James chuckled. “Appreciate the vote of confidence, m’dear. But they’d already stabbed me, shot me, and pronounced me dead.”
A frown of concern immediately appeared on her face. “Were you really almost dead?”
“No, but one of the sailors had also cracked my head open, so I was no longer paying attention, and they were too drunk to notice I was still breathing.”
“You were unconscious?”
“Quite. But since they were convinced I was dead, they were determined to get rid of the evidence. They tossed me off the wharf there in St. Kitts. It was a deep dock. And the water didn’t revive me. Apparently I had no trouble sinking to the bottom.”

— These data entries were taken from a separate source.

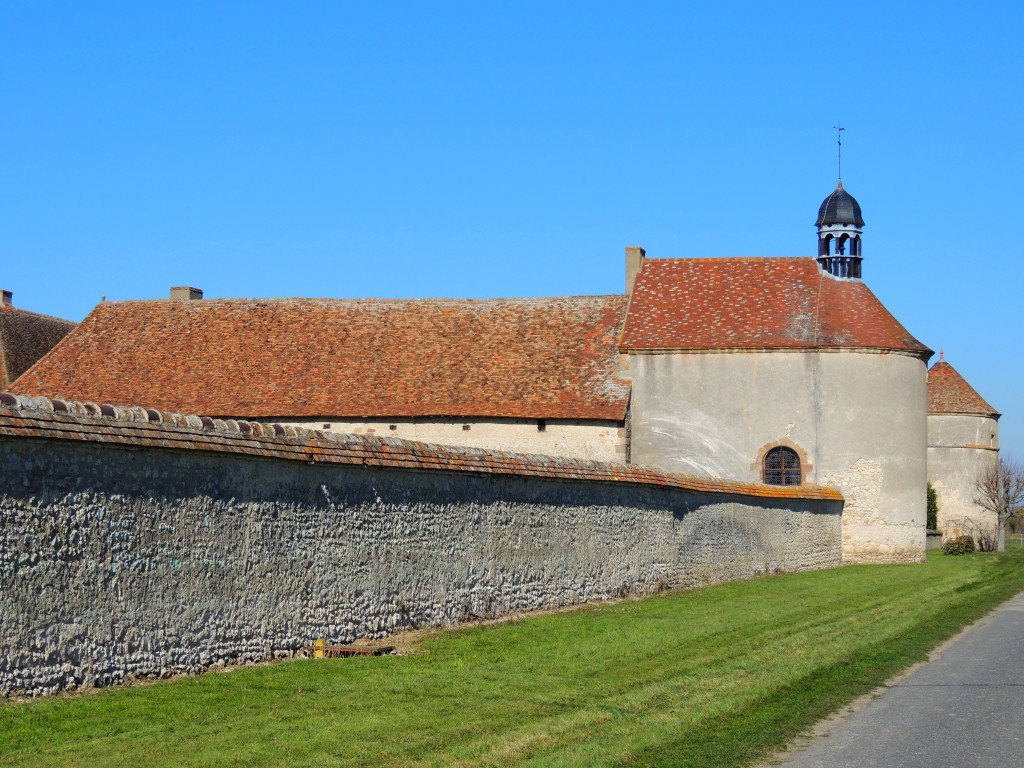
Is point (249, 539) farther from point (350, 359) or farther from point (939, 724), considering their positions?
point (350, 359)

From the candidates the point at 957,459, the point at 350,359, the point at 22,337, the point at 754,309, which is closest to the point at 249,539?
the point at 350,359

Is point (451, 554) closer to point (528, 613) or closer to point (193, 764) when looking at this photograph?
point (528, 613)

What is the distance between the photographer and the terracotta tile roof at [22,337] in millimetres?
38500

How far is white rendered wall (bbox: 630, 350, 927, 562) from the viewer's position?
33406 millimetres

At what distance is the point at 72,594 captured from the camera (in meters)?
9.64

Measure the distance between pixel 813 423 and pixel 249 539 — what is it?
24318 millimetres

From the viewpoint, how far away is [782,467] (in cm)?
3381

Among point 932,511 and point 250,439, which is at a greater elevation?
point 250,439

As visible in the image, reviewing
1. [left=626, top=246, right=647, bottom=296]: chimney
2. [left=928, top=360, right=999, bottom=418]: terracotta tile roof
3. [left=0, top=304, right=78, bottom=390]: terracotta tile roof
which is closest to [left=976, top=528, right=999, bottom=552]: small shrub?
[left=928, top=360, right=999, bottom=418]: terracotta tile roof

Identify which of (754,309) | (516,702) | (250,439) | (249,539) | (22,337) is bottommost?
(516,702)

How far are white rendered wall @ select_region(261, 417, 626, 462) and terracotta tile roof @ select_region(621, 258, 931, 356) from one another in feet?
11.4

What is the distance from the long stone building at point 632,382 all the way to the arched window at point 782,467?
0.17 feet

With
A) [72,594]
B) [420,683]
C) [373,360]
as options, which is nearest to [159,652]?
[72,594]

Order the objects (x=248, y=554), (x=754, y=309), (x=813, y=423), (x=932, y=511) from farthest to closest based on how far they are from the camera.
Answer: (x=932, y=511)
(x=754, y=309)
(x=813, y=423)
(x=248, y=554)
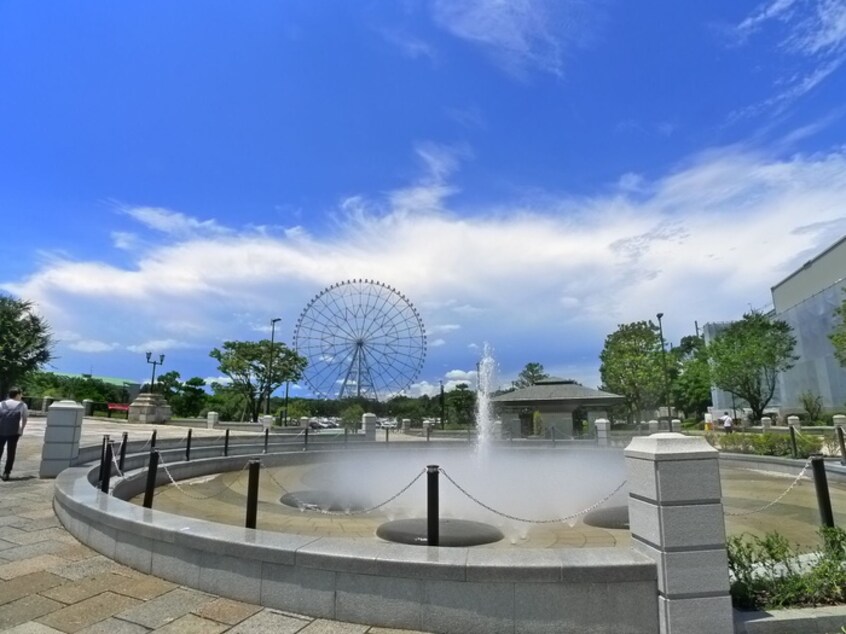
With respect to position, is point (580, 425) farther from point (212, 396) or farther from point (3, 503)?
point (212, 396)

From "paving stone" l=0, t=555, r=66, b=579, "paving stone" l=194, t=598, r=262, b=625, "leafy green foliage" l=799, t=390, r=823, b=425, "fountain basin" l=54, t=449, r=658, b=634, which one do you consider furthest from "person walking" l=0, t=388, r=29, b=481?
"leafy green foliage" l=799, t=390, r=823, b=425

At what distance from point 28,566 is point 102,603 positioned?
5.30ft

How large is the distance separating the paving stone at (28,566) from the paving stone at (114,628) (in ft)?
5.85

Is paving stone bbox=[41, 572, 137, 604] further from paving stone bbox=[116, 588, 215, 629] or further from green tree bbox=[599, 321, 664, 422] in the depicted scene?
green tree bbox=[599, 321, 664, 422]

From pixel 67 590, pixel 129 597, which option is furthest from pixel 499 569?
pixel 67 590

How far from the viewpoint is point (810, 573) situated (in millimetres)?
4492

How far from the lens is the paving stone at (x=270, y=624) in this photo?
3.95m

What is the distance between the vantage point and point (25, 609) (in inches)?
167

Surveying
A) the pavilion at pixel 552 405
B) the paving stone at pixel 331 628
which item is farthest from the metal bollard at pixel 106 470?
the pavilion at pixel 552 405

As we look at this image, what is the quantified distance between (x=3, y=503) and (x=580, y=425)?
29.5 meters

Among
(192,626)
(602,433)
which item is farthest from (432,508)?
(602,433)

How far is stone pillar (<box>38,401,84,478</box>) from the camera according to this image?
1062 cm

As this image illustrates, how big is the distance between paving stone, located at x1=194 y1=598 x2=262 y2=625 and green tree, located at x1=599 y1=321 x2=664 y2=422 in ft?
169

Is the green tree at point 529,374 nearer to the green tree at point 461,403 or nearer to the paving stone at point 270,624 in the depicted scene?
the green tree at point 461,403
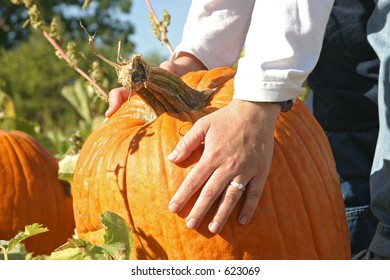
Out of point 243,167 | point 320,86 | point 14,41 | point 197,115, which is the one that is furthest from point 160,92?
point 14,41

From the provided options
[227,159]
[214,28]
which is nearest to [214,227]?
[227,159]

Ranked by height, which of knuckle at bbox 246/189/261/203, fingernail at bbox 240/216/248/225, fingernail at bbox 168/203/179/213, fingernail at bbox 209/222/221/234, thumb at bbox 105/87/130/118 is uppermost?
A: thumb at bbox 105/87/130/118

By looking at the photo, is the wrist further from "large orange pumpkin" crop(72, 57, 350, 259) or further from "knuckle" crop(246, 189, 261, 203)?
"knuckle" crop(246, 189, 261, 203)

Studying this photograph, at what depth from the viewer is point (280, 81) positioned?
5.87ft

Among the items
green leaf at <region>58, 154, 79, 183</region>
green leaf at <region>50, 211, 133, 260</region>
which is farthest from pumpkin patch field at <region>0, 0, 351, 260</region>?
green leaf at <region>58, 154, 79, 183</region>

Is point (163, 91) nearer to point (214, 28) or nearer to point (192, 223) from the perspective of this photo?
point (192, 223)

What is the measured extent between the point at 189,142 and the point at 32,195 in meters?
1.24

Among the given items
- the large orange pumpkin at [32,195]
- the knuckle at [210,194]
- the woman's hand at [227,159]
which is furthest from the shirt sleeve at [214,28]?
the large orange pumpkin at [32,195]

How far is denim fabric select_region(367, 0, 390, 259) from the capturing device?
1.95 metres

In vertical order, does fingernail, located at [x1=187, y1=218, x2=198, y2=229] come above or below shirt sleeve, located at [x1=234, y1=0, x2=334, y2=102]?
below

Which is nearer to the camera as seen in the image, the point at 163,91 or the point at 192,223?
the point at 192,223

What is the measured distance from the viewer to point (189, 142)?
1.77 m

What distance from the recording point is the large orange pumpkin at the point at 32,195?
9.01 ft
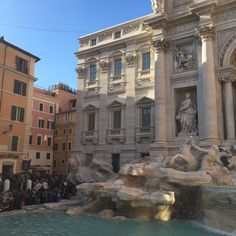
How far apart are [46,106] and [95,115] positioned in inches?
787

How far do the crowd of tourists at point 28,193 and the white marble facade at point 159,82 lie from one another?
550cm

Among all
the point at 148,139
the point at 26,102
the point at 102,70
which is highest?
the point at 102,70

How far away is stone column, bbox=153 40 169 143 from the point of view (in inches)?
845

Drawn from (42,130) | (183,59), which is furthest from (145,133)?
(42,130)

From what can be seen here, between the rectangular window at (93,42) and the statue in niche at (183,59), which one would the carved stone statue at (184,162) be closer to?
the statue in niche at (183,59)

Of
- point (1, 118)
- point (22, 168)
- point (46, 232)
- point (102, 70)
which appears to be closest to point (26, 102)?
point (1, 118)

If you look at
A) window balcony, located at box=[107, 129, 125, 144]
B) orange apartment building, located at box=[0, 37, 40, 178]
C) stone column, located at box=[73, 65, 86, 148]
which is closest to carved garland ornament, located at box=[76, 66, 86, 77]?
stone column, located at box=[73, 65, 86, 148]

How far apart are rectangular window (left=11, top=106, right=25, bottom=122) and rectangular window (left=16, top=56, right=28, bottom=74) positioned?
371 cm

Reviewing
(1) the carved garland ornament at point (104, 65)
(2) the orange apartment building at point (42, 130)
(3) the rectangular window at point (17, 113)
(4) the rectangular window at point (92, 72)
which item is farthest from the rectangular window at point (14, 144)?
(2) the orange apartment building at point (42, 130)

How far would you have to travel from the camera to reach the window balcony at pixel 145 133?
899 inches

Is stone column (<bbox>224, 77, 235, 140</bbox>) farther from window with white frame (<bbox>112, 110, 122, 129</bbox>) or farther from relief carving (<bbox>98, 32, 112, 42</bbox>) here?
relief carving (<bbox>98, 32, 112, 42</bbox>)

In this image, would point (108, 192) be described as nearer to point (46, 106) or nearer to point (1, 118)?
point (1, 118)

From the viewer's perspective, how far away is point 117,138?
2456 centimetres

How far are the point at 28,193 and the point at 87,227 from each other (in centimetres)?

“So Nathan Brooks fished you out?”
“To hear him tell it, he nearly drowned himself trying,” he said.
“But he obviously succeeded.”
“It was luck all the way around, m’dear. His ship was docked there. I’d happened to be tossed in the water right next to it. But it was late at night. No one was around, and he wouldn’t have been there either to hear the commotion if he hadn’t come back to his ship to fetch some map he’d forgotten. Nor would he have bothered to fish out a dead body, but he happened to hear one of the crowd ask if they were sure I was dead. So he dove in to check. I woke up soaking wet, lying under the dock where he’d left me.”